Express the caption lines from the records below as a JSON list of strings, one string per line and no blank lines, covering every record. Leave the pictures out of your answer.

Image-caption web data:
----
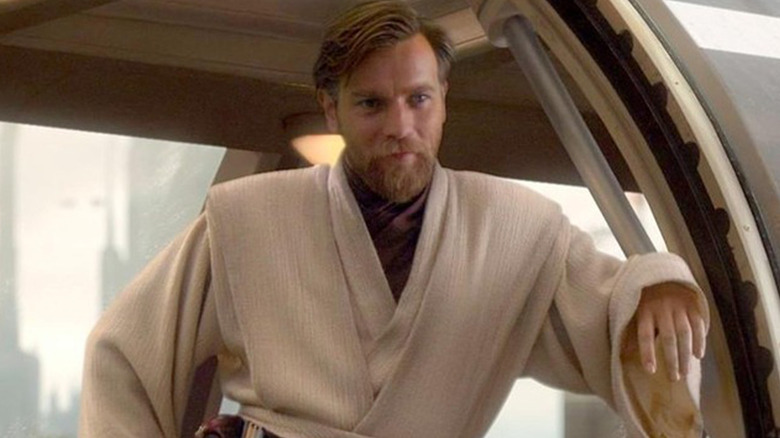 Obi-Wan leaning in doorframe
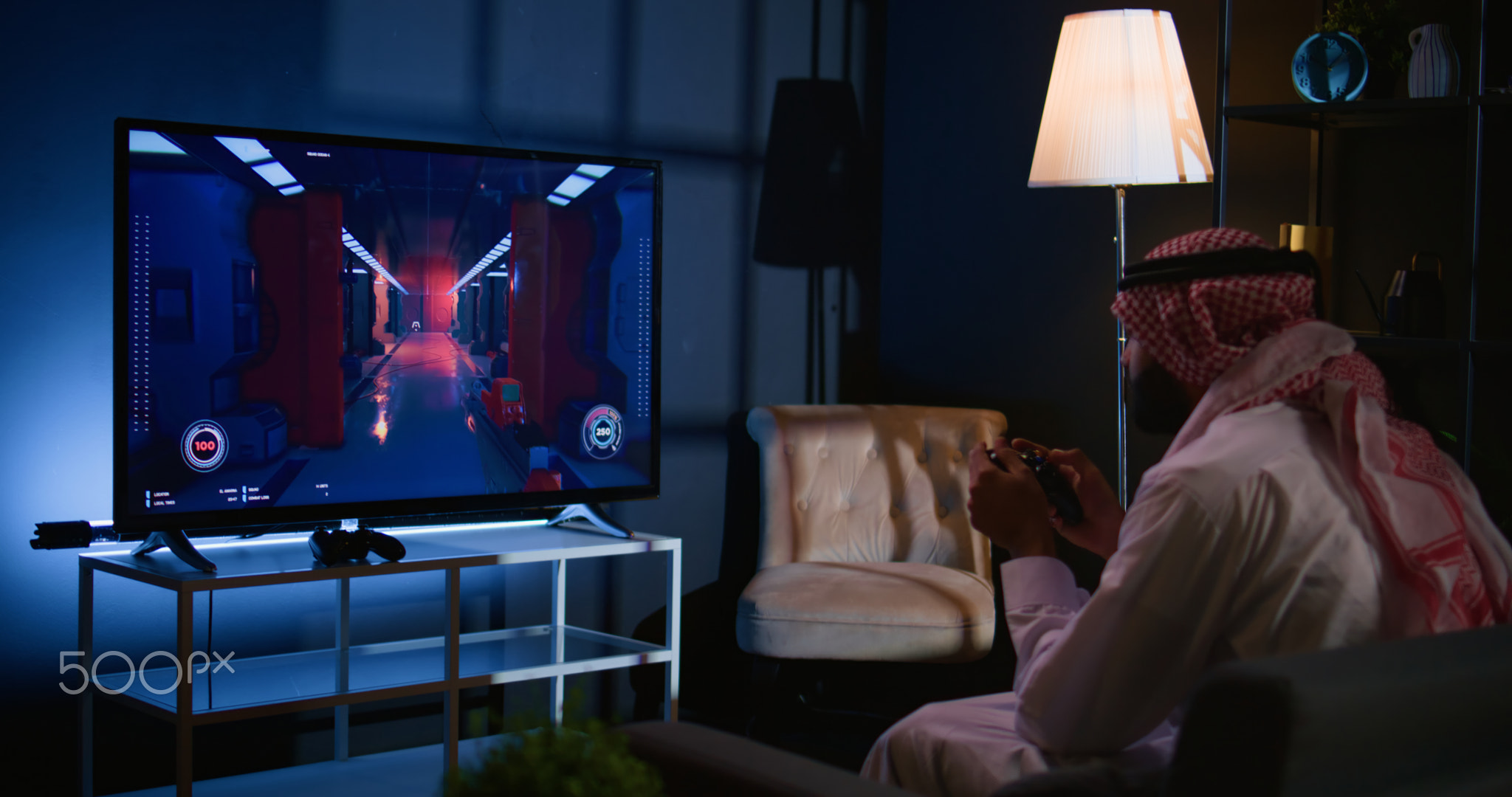 Man in living room playing games on TV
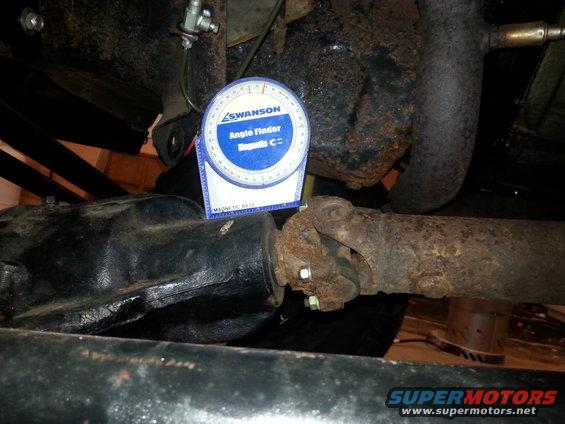 Swanson angle finder tool attached to a rusty driveshaft near a differential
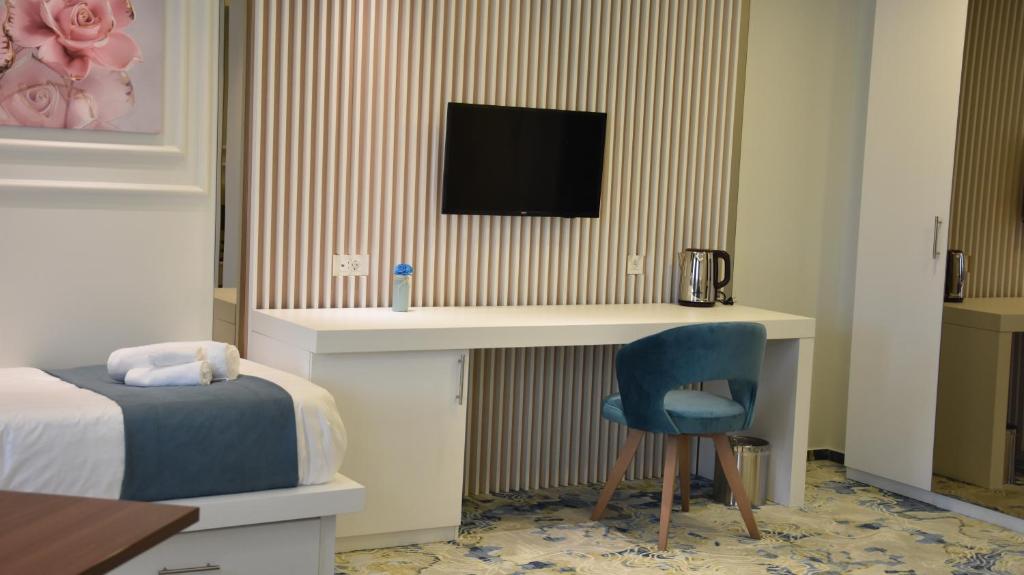 TV a/nebo společenská místnost v ubytování Apartments Jordan Luxury - Gevgelija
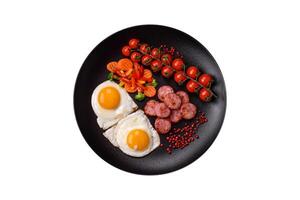 Delicious nutritious breakfast with fried eggs, sausage, steamed vegetables photo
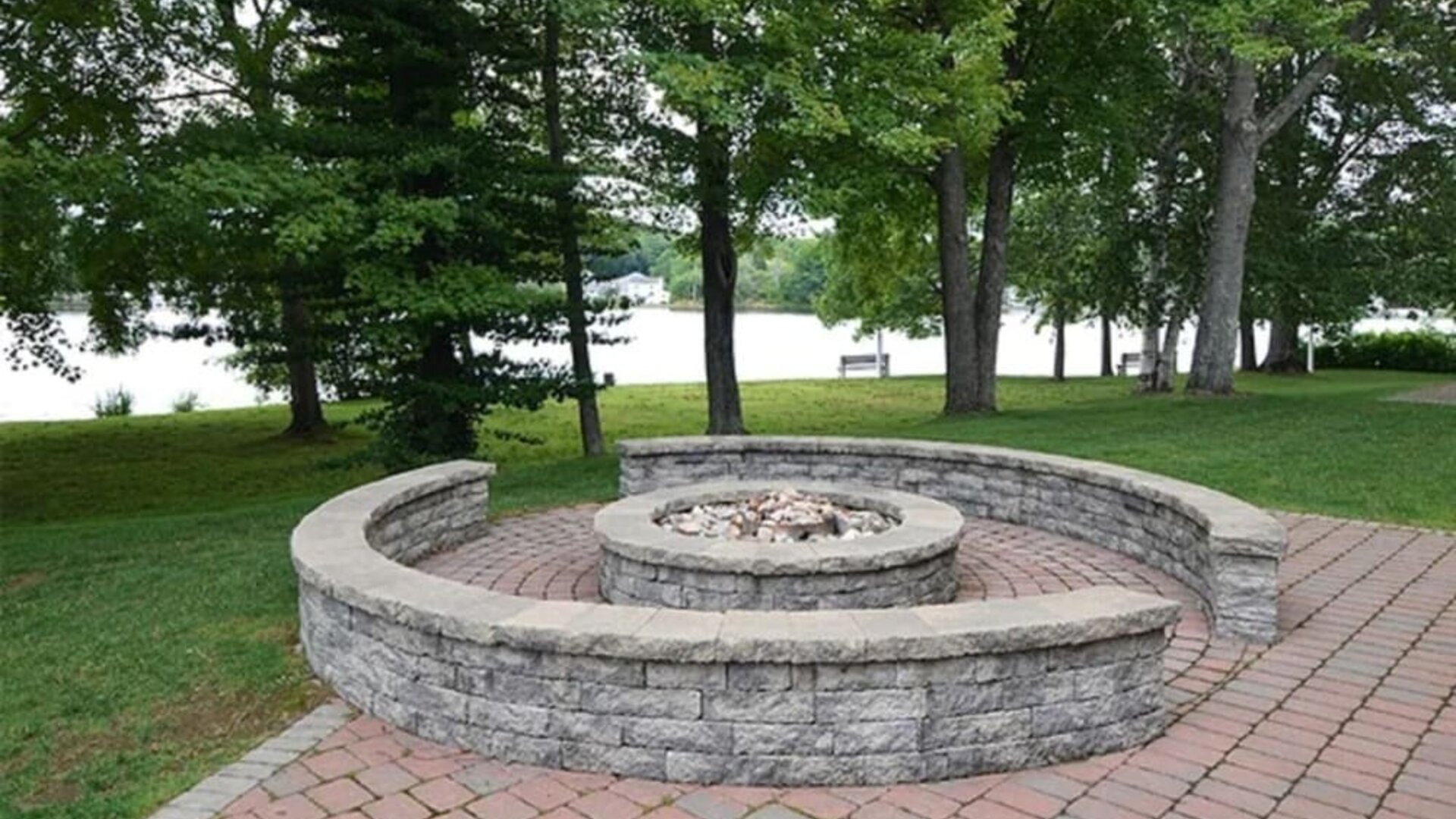 Outdoor fire pit area overlooking the waterfront, ideal for relaxing and social gatherings at Sturbridge Host Hotel.
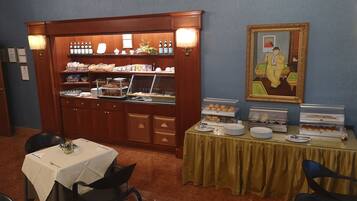 Et morgenmadsområde med buffet, borde, stole og et billede på væggen.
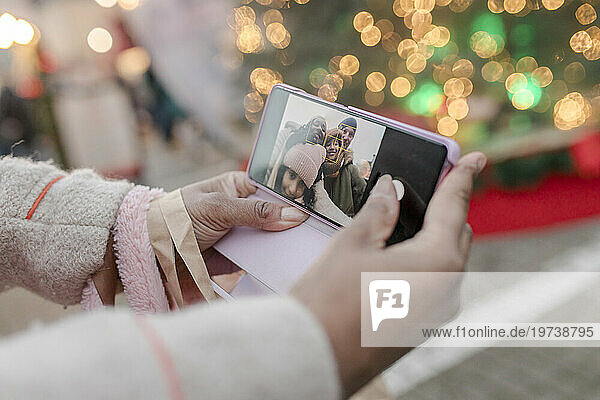 Woman taking selfie with family through smart phone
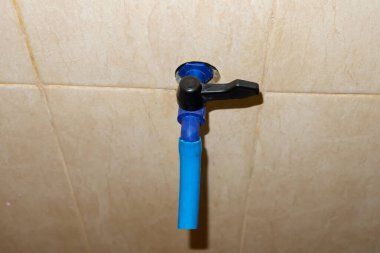 Plastikten yapılmış mavi su musluğu banyoda.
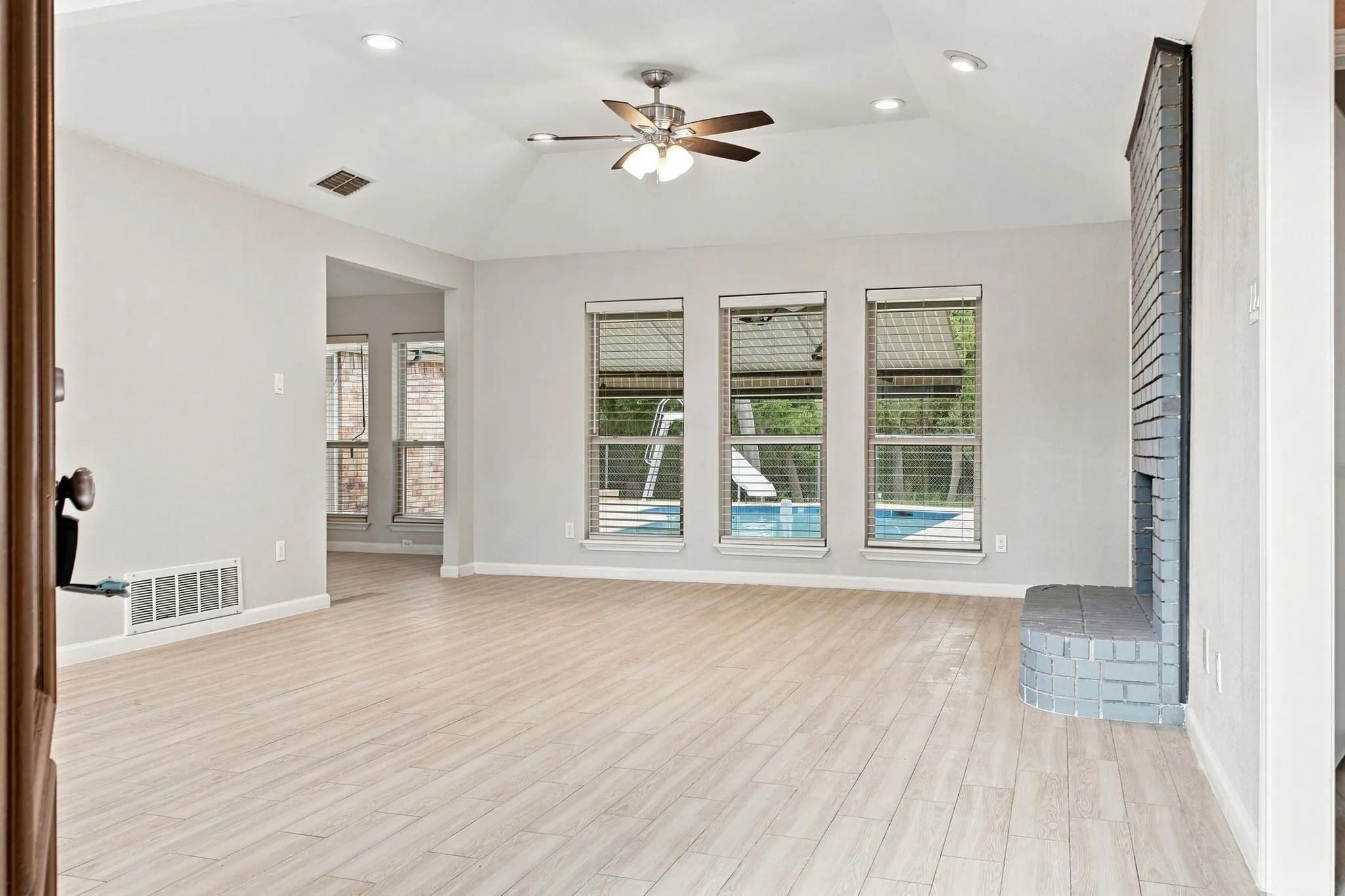 Vaulted ceiling with recessed lighting, ceiling fan, wood-finish flooring, brick fireplace, and multiple windows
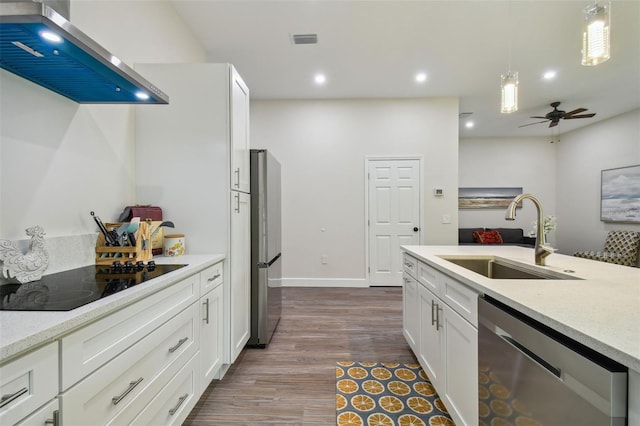 kitchen with wall chimney exhaust hood, appliances with stainless steel finishes, decorative light fixtures, white cabinetry, and a sink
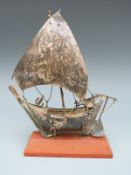 A white metal ship on stand, marked to keel silver 925, height of ship 18cm,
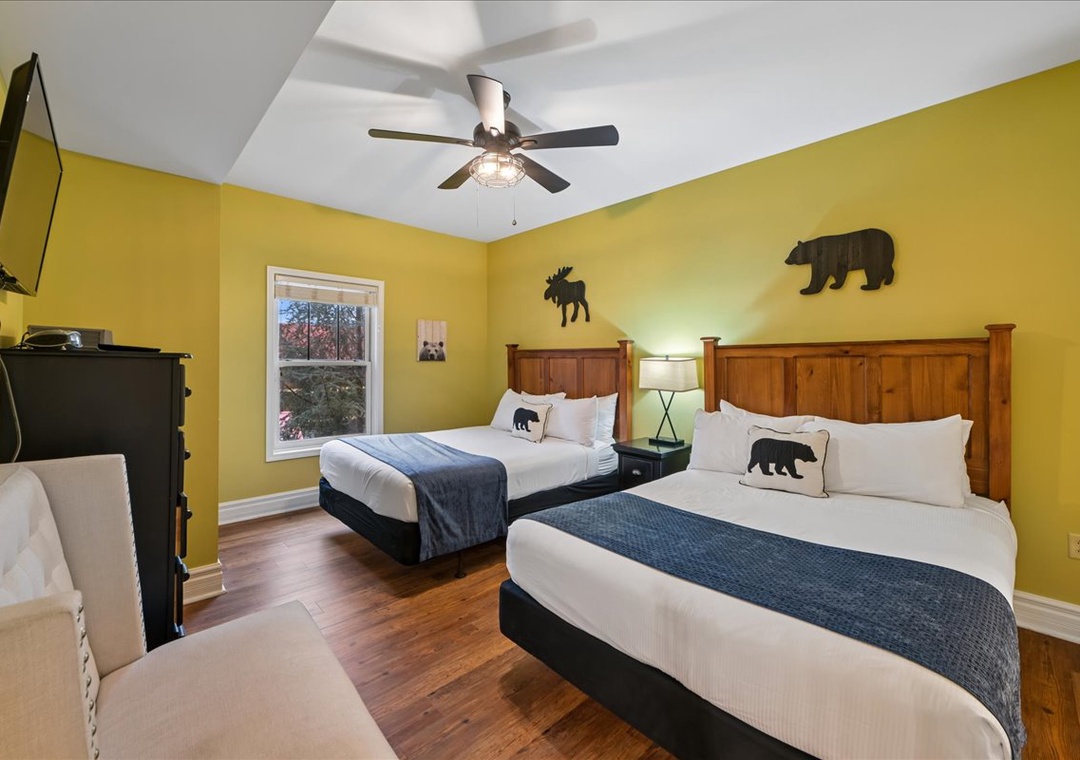 Rest comfortably in your cozy mountain-themed bedroom with two queen beds, rustic headboards, and charming bear accents throughout.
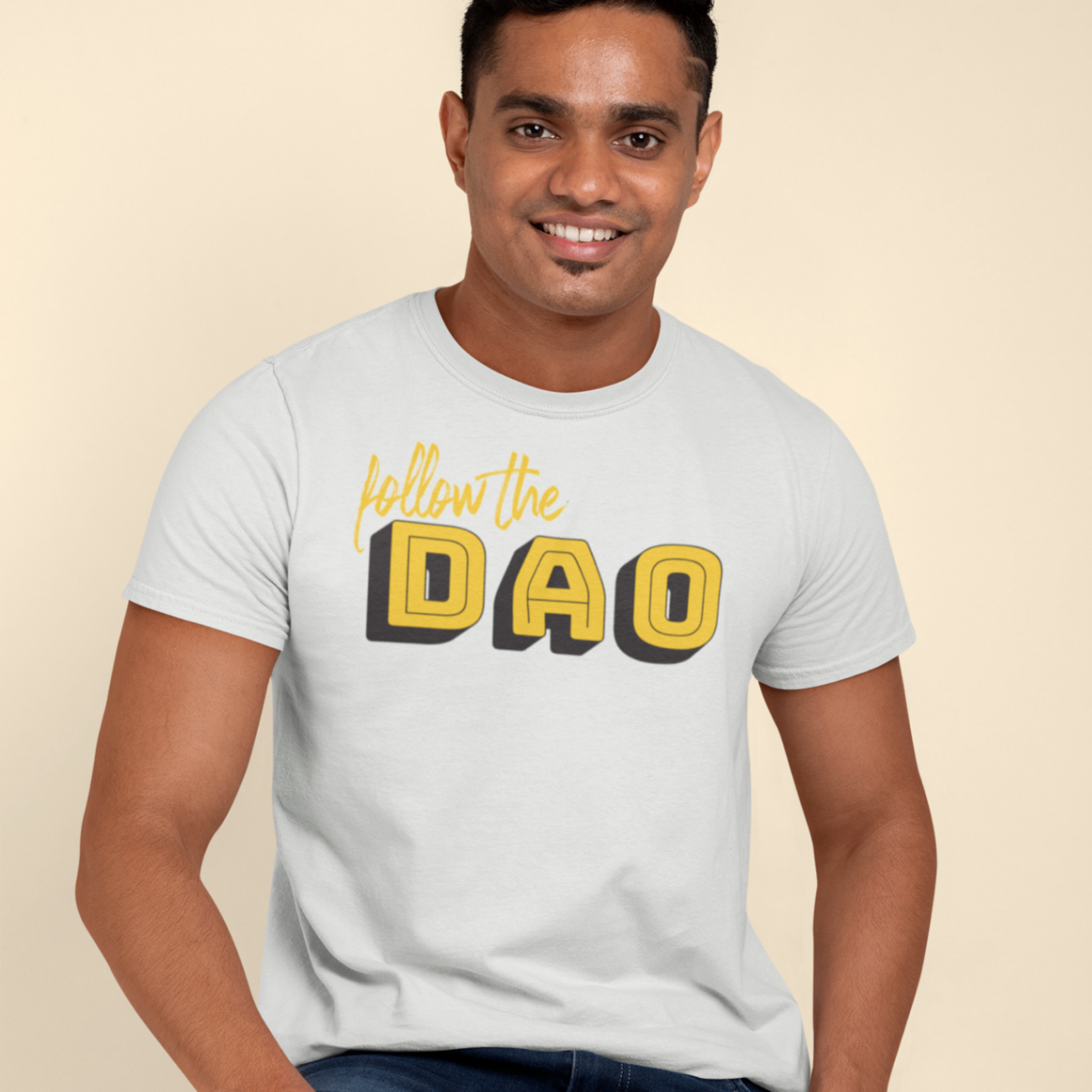 a calm man sitting wearing a white t shirt with follow the dao design in black and yellow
----
TASK RESULT
[
  " Obi-Wan leaning in doorframe",
  " Man in living room playing games on TV",
  " Swanson angle finder tool attached to a rusty driveshaft near a differential",
  " TV a/nebo společenská místnost v ubytování Apartments Jordan Luxury - Gevgelija",
  " Delicious nutritious breakfast with fried eggs, sausage, steamed vegetables photo",
  " Outdoor fire pit area overlooking the waterfront, ideal for relaxing and social gatherings at Sturbridge Host Hotel.",
  " Et morgenmadsområde med buffet, borde, stole og et billede på væggen.",
  " Woman taking selfie with family through smart phone",
  " Plastikten yapılmış mavi su musluğu banyoda.",
  " Vaulted ceiling with recessed lighting, ceiling fan, wood-finish flooring, brick fireplace, and multiple windows",
  " kitchen with wall chimney exhaust hood, appliances with stainless steel finishes, decorative light fixtures, white cabinetry, and a sink",
  " A white metal ship on stand, marked to keel silver 925, height of ship 18cm,",
  " Rest comfortably in your cozy mountain-themed bedroom with two queen beds, rustic headboards, and charming bear accents throughout.",
  " a calm man sitting wearing a white t shirt with follow the dao design in black and yellow"
]